Dean Frankel of Lux told Next Energy News that it was not the research firm’s intention to “pour cold water” on enthusiasm surrounding the announcement. Frankel stressed that the overcapacity was not likely to be a significant long-term concern, but nonetheless said that he felt the 500,000 EVs by 2020 was an ambitious target and explained why.

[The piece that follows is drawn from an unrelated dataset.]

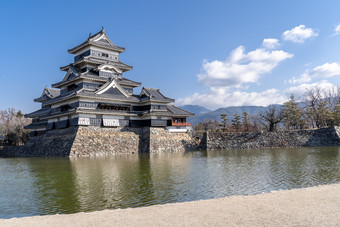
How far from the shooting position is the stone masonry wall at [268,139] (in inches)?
1371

“We’re talking about one single claim that we’re evaluating. Their claim of 500,000 EVs in the year 2020. For that claim they would need the entire 35GWh capacity in that year. We don’t see that being likely; if we look at where [total] global electric vehicle sales are projected to go, we’re talking about 440,000 in the year 2020. Meaning that Tesla themselves would have to grow the market and have pretty much the entire EV market. The market itself may be bigger than that, and there are a number of factors which contribute to that like rising gas prices and infrastructure, but for Tesla to hit these targets it would absolutely be unprecedented and something that we don’t see as being likely at all.”
The lead author of the Lux Research report, Cosmin Laslau, also said that the cost of the Model 3 was likely to only drop by around US$2,800 as a result of production lines being supplied directly from the Gigafactory.
Frankel said one of the key reasons for Tesla choosing Nevada for the factory was that the firm had prioritised getting product to market quickly, and factors including Nevada’s relatively convenient location and lack of bureaucratic red tape standing in the way in the state compared to others nonetheless made it an appropriate choice for Tesla.